Guides

How to Set Up Airbyte Cloud for Data Syncing

Arkzero ResearchApr 29, 20268 min read

Last updated Apr 29, 2026

Airbyte Cloud is a managed data integration platform that syncs data from SaaS tools, databases, and APIs into a central warehouse without requiring Docker, infrastructure, or engineering resources. A free 30-day trial lets you connect sources like Salesforce, HubSpot, Stripe, or Google Sheets to destinations like BigQuery, Snowflake, or Postgres in minutes. This guide walks through the full setup from account creation to your first automated sync.
Airbyte Cloud data integration platform

Getting your business data into one place used to require a data engineer, a Kubernetes cluster, or both. Airbyte Cloud eliminates that. Sign up, pick a source, pick a destination, and your first sync runs in under 30 minutes. The cloud version handles infrastructure, connector updates, and scaling automatically, so operations teams and analysts can move data without touching a server.

What Airbyte Does

Airbyte is an open-source data integration platform that moves data from sources to destinations using pre-built connectors. A source is any system where your data lives: a SaaS app like Salesforce or Stripe, a database like PostgreSQL or MySQL, a file store like S3, or a spreadsheet tool like Google Sheets. A destination is where you want the data to go, typically a cloud data warehouse like BigQuery, Snowflake, or Redshift.

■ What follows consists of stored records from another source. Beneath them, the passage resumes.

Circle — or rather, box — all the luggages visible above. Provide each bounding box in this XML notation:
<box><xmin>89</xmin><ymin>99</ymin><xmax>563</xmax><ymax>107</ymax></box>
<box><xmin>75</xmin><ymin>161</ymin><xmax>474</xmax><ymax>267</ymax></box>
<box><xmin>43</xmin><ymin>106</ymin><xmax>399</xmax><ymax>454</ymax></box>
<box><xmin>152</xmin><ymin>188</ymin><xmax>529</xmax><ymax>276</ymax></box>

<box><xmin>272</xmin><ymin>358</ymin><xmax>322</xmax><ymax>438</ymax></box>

The platform performs ELT (Extract, Load, Transform), which means it copies data as-is into your destination and lets your SQL or analytics layer handle transformation. This differs from the older ETL pattern, which required transforming data in transit. ELT keeps the raw data intact and separates concerns cleanly: Airbyte handles movement, your warehouse handles modeling.

As of 2026, Airbyte maintains over 600 connectors. Community contributions add new ones weekly. The GitHub repository has over 16,000 stars, and the platform is used by organizations including Cisco, Red Bull, and Typeform to power production data stacks.

Airbyte Cloud vs. Self-Hosted

Airbyte offers two deployment options: Airbyte Cloud, which is fully managed, and self-hosted, which runs on Docker Compose or Kubernetes on your own infrastructure.

Self-hosted is the right choice if you need full data residency control, have strict compliance requirements, or already run Kubernetes. It requires a machine with at least 8 GB of RAM and comfort with Docker Compose. The default self-hosted setup runs all services locally, including a Postgres instance for the internal catalog.

Airbyte Cloud requires none of that. There is no Docker to configure, no server to provision, and no updates to manage. Airbyte handles availability, connector version upgrades, and autoscaling automatically. The cloud version starts with a free 30-day trial and pricing after that is usage-based, starting at roughly $10 per month for light workloads. For most small teams and startups syncing a handful of sources daily, the cloud version is the faster and cheaper path.

This guide covers Airbyte Cloud.

Step 1: Create Your Account

Go to airbyte.com and click "Get started free." You can sign up with a GitHub or Google account. No credit card is required for the 30-day trial.

Once logged in, Airbyte places you in a default workspace. A workspace is an isolated environment for your connections. Most teams use one workspace. Larger organizations with separate staging and production environments may create additional workspaces to keep configurations distinct.

Step 2: Add a Source

A source is the system you want to pull data from. In the Airbyte Cloud UI, click "Sources" in the left sidebar, then "New source."

The connector catalog opens. Use the search bar to find your source by name. If your company uses HubSpot for CRM, search "HubSpot." For transactional data from Stripe, search "Stripe." The catalog lists connectors organized by type: SaaS applications, databases, file stores, and developer tools.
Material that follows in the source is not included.